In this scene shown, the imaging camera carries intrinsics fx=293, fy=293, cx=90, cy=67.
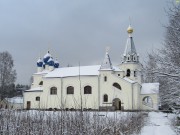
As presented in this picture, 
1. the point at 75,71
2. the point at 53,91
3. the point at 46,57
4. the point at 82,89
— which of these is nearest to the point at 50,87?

____________________

» Work required
Please copy out the lines above word for word, omitting the picture.

» Output for this task
In this scene shown, the imaging camera carries intrinsics fx=293, fy=293, cx=90, cy=67.
As presented in this picture, 
1. the point at 75,71
2. the point at 53,91
3. the point at 46,57
4. the point at 82,89
— which of these is nearest to the point at 50,87?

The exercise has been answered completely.